**SOURCE EXTRACT**.
>>>

Episode 39 – Featuring Dr. Nippin Anand, Gitte Damm, and Dr. Ruchi Sinha
Near misses: Origins, triangles and challenges
Episode 2 - Featuring Carsten Busch
In recent years, near miss reporting has become a crucial topic for discussion amongst safety professionals. While some think near-miss reporting is no longer serving its intended purpose, others still find it as a useful tool for measuring and improving safety. In this episode, Carsten Busch shares his perspective about near misses both as a tool and an approach for improving safety. The discussion is based on Carsten’s forthcoming book titled “Preventing Industrial Accidents: Reappraising H. W. Heinrich – More than Triangles and Dominoes.”
[00:00:00] Nippin Anand: Hello everyone! Welcome to the second episode of Embracing Differences with me, Nippin Anand. Now, have been talking about safety reporting systems in our last episode, where I left you with some thoughts on near miss reporting systems in discussion with Oessur Hilduberg. My guest tonight is Carsten Busch. I’d let Carsten let him introduce himself in a minute but what I really liked about Carsten is his unique ability to draw from a rich and a very historical perspective, and also connect his research with practice, which basically means that people like yourselves can intuitively recognize some of what he says but also feel challenged enough to learn something new in a constructive manner. Now, I have no idea what Carsten would be saying today but I’m sure every minute listening to Carsten is very worthwhile.

<<<

**TASK GOAL**.
Answer these questions from the episode page above:
(a) Who is the guest featured in Episode 2?
(b) What is the title of the guest's forthcoming book that the discussion is based on?
(c) Who was Nippin Anand's conversation partner on near miss reporting systems in the previous episode?

**SUPPLIED MATERIAL**.
>>>

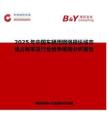 2025年中国车辆用钢绳操纵线市场占有率及行业竞争格局分析报告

<<<

**SOLUTION**.
(a) Carsten Busch
(b) "Preventing Industrial Accidents: Reappraising H. W. Heinrich – More than Triangles and Dominoes"
(c) Oessur Hilduberg